Multi devices in single machine. Communication

If several CUDA capable devices are in the single PC does CUDA allow:

  1. Communication between two devices directly via PCIe (to avoid dev1->host and host->dev2 slow communication)

  2. If not, does such support be available on future CUDA versions? From the point of view of single block, threads within it can not communicate with threads from other blocks but all threads from all blocks can read or write to global and texture memory. So blocks from other devices in comparison to those blocks differ only because they can not access gloabal and texture memory from other device.
    Providing functions which use PCIe (or maybe SLI) transfer for inter-device communication could solve problem and bring a lot of benefits for multi-devices platforms like:

  3. Unified memory area with capacity of sum of all memories in all devices

  4. Each device access such memory on the same way and all area is available to each device.

  5. Blocks could be distributed over all devices (without modifying software)
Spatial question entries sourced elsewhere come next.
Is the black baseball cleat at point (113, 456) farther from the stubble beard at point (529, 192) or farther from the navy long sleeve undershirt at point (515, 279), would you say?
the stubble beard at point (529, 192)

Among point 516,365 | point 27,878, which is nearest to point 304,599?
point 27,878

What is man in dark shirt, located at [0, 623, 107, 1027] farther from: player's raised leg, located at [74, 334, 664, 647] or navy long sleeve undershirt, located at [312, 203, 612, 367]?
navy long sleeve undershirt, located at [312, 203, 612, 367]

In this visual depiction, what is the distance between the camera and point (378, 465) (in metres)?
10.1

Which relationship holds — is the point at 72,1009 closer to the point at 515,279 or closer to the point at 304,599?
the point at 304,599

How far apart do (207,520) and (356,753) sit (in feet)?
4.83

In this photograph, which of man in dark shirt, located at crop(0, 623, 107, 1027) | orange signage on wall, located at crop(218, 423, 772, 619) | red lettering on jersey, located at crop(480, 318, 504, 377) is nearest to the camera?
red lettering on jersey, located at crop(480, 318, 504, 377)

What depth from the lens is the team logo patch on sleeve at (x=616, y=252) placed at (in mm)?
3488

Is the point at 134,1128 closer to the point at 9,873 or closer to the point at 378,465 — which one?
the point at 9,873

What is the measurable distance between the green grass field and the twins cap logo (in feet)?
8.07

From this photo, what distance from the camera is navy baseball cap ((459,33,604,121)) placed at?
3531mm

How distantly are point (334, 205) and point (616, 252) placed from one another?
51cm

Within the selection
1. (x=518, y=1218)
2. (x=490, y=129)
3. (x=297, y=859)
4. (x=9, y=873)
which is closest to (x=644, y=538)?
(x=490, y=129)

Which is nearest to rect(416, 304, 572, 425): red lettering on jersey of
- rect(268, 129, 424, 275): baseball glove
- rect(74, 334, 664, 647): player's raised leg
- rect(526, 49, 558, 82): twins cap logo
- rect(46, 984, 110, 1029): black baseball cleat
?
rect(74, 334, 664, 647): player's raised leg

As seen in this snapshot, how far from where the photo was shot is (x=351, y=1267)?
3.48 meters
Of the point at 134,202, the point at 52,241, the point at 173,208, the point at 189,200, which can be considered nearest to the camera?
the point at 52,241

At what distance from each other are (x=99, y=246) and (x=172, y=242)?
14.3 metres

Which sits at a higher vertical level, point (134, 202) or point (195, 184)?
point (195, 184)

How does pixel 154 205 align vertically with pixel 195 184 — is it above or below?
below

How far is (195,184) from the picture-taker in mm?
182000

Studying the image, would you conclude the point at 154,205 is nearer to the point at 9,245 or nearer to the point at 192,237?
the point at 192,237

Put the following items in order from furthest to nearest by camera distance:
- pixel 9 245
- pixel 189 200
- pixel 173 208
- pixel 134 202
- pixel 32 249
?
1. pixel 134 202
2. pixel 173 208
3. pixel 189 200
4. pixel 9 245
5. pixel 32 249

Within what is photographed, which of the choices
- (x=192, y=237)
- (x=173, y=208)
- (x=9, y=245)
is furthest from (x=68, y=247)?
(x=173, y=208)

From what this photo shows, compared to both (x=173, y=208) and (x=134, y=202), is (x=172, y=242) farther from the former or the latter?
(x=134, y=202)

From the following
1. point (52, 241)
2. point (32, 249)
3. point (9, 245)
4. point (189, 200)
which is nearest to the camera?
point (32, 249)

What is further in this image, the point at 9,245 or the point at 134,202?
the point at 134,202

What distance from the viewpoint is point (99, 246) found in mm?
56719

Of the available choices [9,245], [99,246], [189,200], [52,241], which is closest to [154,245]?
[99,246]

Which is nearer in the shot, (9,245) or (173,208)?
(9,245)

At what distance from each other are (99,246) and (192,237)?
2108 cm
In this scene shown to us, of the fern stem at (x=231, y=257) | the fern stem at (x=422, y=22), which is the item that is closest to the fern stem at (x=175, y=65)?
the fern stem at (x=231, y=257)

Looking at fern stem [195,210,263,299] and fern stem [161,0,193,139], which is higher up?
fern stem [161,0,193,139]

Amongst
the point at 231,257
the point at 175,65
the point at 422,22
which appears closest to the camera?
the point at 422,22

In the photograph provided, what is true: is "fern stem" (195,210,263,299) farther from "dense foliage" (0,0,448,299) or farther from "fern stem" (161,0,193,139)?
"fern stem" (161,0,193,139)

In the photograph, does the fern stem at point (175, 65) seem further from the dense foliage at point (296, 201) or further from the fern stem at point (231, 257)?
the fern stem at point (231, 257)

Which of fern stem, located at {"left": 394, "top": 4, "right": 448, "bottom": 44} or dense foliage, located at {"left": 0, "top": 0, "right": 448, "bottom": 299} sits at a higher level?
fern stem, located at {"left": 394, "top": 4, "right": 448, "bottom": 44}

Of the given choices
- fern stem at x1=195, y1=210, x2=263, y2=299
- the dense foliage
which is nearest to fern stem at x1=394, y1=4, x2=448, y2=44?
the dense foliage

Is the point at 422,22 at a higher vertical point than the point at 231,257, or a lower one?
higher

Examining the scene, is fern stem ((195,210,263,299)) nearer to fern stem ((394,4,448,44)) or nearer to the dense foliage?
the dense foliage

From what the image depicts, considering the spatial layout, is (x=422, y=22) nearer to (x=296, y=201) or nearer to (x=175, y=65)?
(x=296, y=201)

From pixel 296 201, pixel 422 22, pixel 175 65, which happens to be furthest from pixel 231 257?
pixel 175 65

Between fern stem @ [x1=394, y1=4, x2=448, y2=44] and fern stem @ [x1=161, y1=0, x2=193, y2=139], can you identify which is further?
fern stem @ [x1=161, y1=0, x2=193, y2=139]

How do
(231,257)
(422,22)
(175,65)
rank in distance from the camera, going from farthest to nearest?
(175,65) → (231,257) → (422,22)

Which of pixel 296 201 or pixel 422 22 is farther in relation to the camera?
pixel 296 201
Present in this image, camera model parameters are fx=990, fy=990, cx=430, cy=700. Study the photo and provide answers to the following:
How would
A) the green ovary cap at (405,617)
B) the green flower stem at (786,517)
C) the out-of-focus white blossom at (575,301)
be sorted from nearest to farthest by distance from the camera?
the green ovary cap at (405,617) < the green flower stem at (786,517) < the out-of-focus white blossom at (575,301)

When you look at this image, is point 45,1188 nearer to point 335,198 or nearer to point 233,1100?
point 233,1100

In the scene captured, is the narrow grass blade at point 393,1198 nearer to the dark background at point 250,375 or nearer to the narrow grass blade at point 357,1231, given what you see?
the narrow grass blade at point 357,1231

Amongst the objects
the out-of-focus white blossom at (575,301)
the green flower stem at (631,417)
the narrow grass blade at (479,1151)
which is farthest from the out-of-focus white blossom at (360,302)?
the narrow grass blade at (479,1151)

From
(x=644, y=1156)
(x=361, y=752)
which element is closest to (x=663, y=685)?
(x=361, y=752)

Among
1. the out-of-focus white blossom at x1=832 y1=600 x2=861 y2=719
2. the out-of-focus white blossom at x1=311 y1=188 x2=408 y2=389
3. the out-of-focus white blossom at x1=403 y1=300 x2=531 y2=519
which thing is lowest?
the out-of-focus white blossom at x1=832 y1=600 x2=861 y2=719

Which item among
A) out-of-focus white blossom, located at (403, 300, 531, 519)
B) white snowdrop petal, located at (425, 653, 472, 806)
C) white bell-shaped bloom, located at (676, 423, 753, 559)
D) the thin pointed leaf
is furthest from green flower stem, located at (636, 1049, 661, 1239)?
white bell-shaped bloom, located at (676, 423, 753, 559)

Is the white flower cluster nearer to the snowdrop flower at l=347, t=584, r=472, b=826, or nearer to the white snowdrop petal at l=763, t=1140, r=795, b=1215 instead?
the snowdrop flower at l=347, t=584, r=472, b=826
  6. Not necessary recoding application when number of CUDA devices changed

  7. Multi devices are visible to host as one large device with one large memory

  8. Access from host to multi-devices as access to single device (driver should handle and utilize more threads on host if necessary to cover communication from host to multi devices but it should be transparent for users. It means user see memory like single memory area rather than blocks of memory on different devices. Also user should “see” one large device not bunch of them like now in CUDA2.0 )

  9. Writing application then will be easier (and faster)

It seems the current situation is far away from that. Writing application to fully utilize for example 3 or 4 CUDA capable GPUs is real nightmare.

I am interested what others think about such concept.

CUDA kernels cannot initiate DMA. The host always has to do a cudaMemcpy to transfer data to and from GPU. This also means that CUDA kernels cannot send any messages to outside their own GPU.

okay! Unification would involve tremendous hardware changes and library changes and would clog PCI-E bandwidth too – espescially if a kernel is distributed among so many other GPUs. I doubt if some1 would ever do that.